Once you've picked your neutral, you can really start developing a color story for your home that works best around that color. When we're doing a white kitchen in a home, we don't just pick any white, we pick a white that will look better on a warmer wall or a cooler wall...same for counter tops, back splash, floors. The wall color has to coordinate and there are just some materials that look better with warmer colors while other look better with cooler colors.
If you're a beige person, consider these things when planning your color store. For starters, beige needs something to contrast it. Something to pop. Unlike all white spaces that fall into the cooler category (with gray), an all beige space just looks blah. It might feel warm but it can look boring. You HAVE to bring in a darker element or even a lighter element to balance out the muddy undertones of a beige room. This can be a dark wood which would still keep the earthy element of a beige space while also balancing it. When selecting color, go for softer shades that aren't so clear. A bright blue or bright orange will feel disconnected in a beige room. Rather, a pale blue or green will balance the beige out nicely.
If you're a grey person but you still want some warmth, don't forget that you can bring in texture to add warmth. Maybe go a little darker in your grey selection and pair it with a warm wood. It will create the warmth and contrast that a grey rooms needs. When selecting colors that work well with grey, go with brighter, clearer colors. These colors have a similar value to the grey with more white in them than brown or yellow and will keep the flow of the space.

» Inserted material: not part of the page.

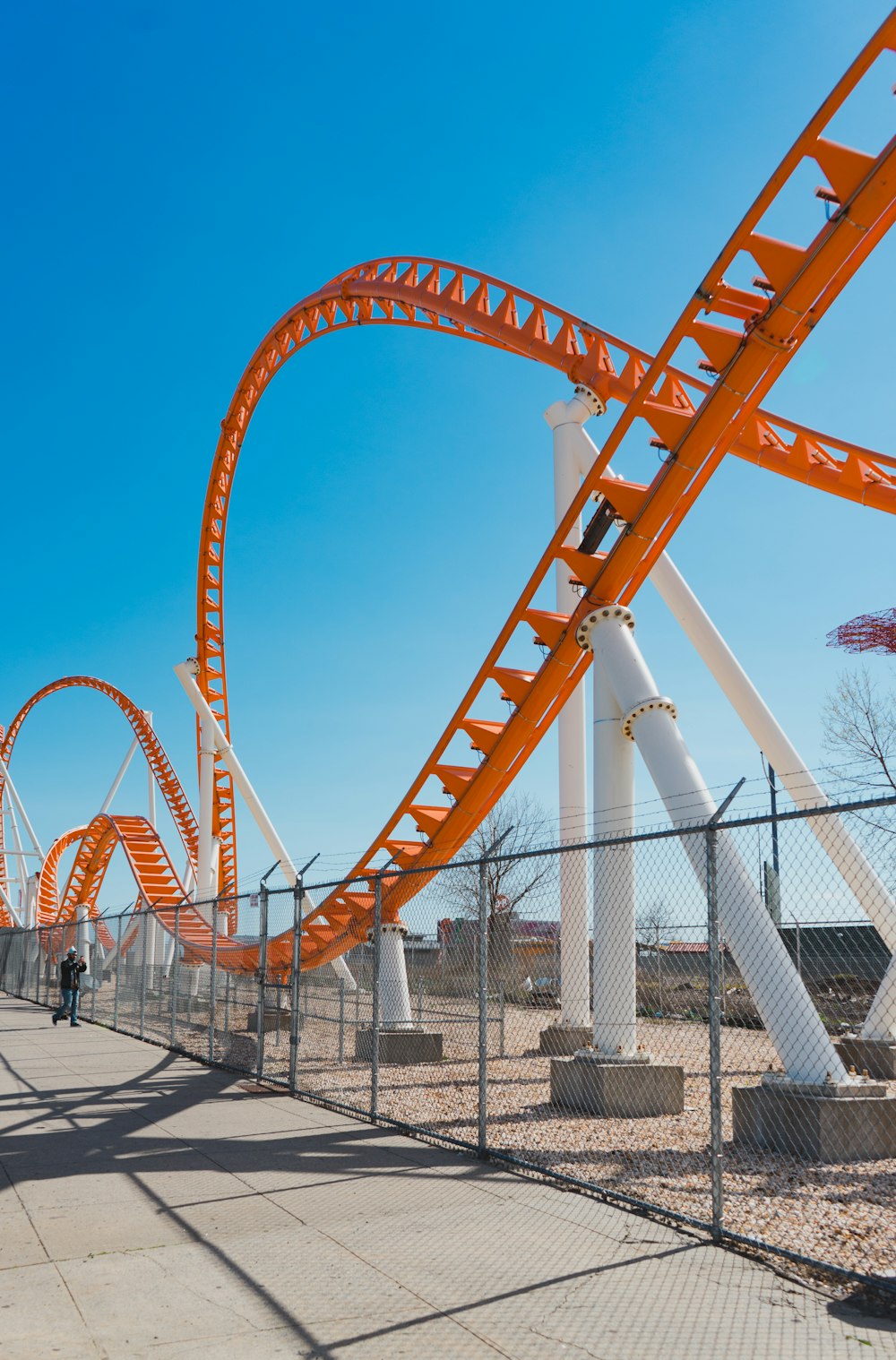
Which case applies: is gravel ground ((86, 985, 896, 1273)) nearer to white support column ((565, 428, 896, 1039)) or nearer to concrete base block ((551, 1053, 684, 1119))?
concrete base block ((551, 1053, 684, 1119))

If you still feel unsure of whether or not you could decide between beige and grey and only use one throughout the house, think about your floors. What color are they? If your floors already have a lot of beige undertones, you might be stuck...but don't worry, there's good news! There are paint colors out there that mix the grey and beige to create a color that can sort of work with both. You still have to be careful with mixing the colors in furniture and fabrics but at least you have a compromise on your walls!